* WHAT YOU SHOULD DO *
Type again, exactly, the lines below from the start through the line that includes "Samsung Galaxy S24".

* DATA *

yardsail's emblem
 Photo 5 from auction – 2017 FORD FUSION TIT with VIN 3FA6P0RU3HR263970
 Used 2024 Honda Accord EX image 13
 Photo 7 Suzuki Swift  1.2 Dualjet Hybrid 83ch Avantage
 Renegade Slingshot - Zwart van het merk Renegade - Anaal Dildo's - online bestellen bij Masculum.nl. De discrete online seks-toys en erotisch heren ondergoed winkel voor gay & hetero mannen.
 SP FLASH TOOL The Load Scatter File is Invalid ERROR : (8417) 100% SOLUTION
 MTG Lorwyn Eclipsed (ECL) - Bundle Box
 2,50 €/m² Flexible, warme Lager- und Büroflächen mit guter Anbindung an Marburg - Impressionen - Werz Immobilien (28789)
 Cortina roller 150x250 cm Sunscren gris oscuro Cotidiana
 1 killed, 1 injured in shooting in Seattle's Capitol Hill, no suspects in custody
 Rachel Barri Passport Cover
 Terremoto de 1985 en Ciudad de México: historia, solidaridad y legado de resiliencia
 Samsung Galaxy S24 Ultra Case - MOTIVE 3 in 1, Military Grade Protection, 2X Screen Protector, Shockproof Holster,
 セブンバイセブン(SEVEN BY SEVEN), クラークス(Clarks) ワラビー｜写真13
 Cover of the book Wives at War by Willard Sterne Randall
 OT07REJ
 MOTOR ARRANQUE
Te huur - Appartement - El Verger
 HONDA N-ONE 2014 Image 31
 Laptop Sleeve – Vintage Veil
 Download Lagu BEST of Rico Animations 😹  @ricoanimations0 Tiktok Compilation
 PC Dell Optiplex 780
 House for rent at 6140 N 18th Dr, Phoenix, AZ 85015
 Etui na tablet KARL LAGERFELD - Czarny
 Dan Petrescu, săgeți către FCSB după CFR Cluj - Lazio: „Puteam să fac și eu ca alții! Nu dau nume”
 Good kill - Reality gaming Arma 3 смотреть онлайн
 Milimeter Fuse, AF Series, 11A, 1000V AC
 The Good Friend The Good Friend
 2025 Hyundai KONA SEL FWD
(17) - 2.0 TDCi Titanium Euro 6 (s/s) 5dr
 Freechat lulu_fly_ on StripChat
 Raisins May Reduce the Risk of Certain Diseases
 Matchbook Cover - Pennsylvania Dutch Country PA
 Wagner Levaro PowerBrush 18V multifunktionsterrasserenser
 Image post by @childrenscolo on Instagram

* SOLUTION TO THIS TASK *
yardsail's emblem
 Photo 5 from auction – 2017 FORD FUSION TIT with VIN 3FA6P0RU3HR263970
 Used 2024 Honda Accord EX image 13
 Photo 7 Suzuki Swift  1.2 Dualjet Hybrid 83ch Avantage
 Renegade Slingshot - Zwart van het merk Renegade - Anaal Dildo's - online bestellen bij Masculum.nl. De discrete online seks-toys en erotisch heren ondergoed winkel voor gay & hetero mannen.
 SP FLASH TOOL The Load Scatter File is Invalid ERROR : (8417) 100% SOLUTION
 MTG Lorwyn Eclipsed (ECL) - Bundle Box
 2,50 €/m² Flexible, warme Lager- und Büroflächen mit guter Anbindung an Marburg - Impressionen - Werz Immobilien (28789)
 Cortina roller 150x250 cm Sunscren gris oscuro Cotidiana
 1 killed, 1 injured in shooting in Seattle's Capitol Hill, no suspects in custody
 Rachel Barri Passport Cover
 Terremoto de 1985 en Ciudad de México: historia, solidaridad y legado de resiliencia
 Samsung Galaxy S24 Ultra Case - MOTIVE 3 in 1, Military Grade Protection, 2X Screen Protector, Shockproof Holster,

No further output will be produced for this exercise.